▶ Set problem 1
Reproduce the passage from the thread on enabling stack-use-after-return detection by default, starting with "If the intent" and going on through "make the testing.".
▶ Set problem 2
Extend the thread on enabling stack-use-after-return detection by default, picking up from where it stops.

▶ Passage provided

>>>

Quuxplusone commented 6 years ago
Any changes/roadmap/plan here?
https://github.com/google/sanitizers/issues/217 appears to be fixed, and
nothing else is referenced.

Just wasted an hour debugging quite simple code until realizing that stack-use-
after-return detection is still not on by default.
Quuxplusone commented 6 years ago
Vitaly, WDYT?
I guess we may try turning this on by default
Quuxplusone commented 6 years ago
Sure.
I need investigate some performance issues. I plan to do so in the next couple
of month.
It can be enabled with or without investigation, but if we find easy fix for
issues then less users will need to disable the check.
Quuxplusone commented 6 years ago

If the intent is to enable it, it might be better to do it rather sooner than later, to have more room for reverts, and not let it slip into next release++

Quuxplusone commented 6 years ago
Not sure if we can invest time into this right now. Would you like to try?
We need to make sure that asan build of LLVM doesn't regress too much.
Quuxplusone commented 6 years ago
You mean the time it takes to build stage-2 ?
With which build mode? Release?
Quuxplusone commented 6 years ago
(In reply to Roman Lebedev from comment #15)
> You mean the time it takes to build stage-2 ?
> With which build mode? Release?

Oh, no, I mean our (human) time to make the testing.
I would make the change, build LLVM/Release with asan, run the tests,
submit, look carefully at the bots.

We will also get an inflow of upset users for whom asan will stopp working
(due to incompatibility with use-after-return checking) or became slow, so we
need to budget for that as well.
Quuxplusone commented 6 years ago
(In reply to Kostya Serebryany from comment #16)

<<<

▶ Source excerpt
>>>

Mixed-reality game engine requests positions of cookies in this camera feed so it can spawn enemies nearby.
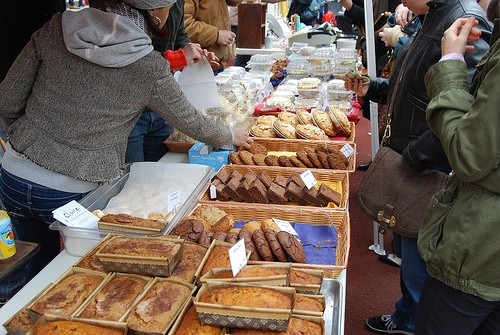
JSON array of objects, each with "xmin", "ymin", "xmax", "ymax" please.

<<<

▶ Answer 1
If the intent is to enable it, it might be better to do it rather sooner than later, to have more room for reverts, and not let it slip into next release++

Quuxplusone commented 6 years ago
Not sure if we can invest time into this right now. Would you like to try?
We need to make sure that asan build of LLVM doesn't regress too much.
Quuxplusone commented 6 years ago
You mean the time it takes to build stage-2 ?
With which build mode? Release?
Quuxplusone commented 6 years ago
(In reply to Roman Lebedev from comment #15)
> You mean the time it takes to build stage-2 ?
> With which build mode? Release?

Oh, no, I mean our (human) time to make the testing.

▶ Answer 2
> (In reply to Roman Lebedev from comment #15)
> > You mean the time it takes to build stage-2 ?
> > With which build mode? Release?
>
> Oh, no, I mean our (human) time to make the testing.
Ah!

> I would make the change, build LLVM/Release with asan, run the tests,
> submit, look carefully at the bots.
That part is obvious.

> We will also get an inflow of upset users

> for whom asan will stopp working
> (due to incompatibility with use-after-return checking)
Here i'm not following.
This is about turning use-after-return checking on by default,
so you mean "(due to some code out there being incompatible with use-after-
return checking)"?

> or became slow, so
> we need to budget for that as well.
Quuxplusone commented 6 years ago
> > for whom asan will stopp working
> > (due to incompatibility with use-after-return checking)
> Here i'm not following.
> This is about turning use-after-return checking on by default,
> so you mean "(due to some code out there being incompatible with
> use-after-return checking)"?

Yes. Suppose an existing user of asan updates to the new version of LLVM
that now has use-after-return enabled.
The code that used to run fine under asan will not fail because
  * it's slower and it times out
  * it consumes more memory and OOMs.
  * it's incompatible with use-after-return (does dirty tricks with stack) and has false positives or crashes

It's still totally worth the risk.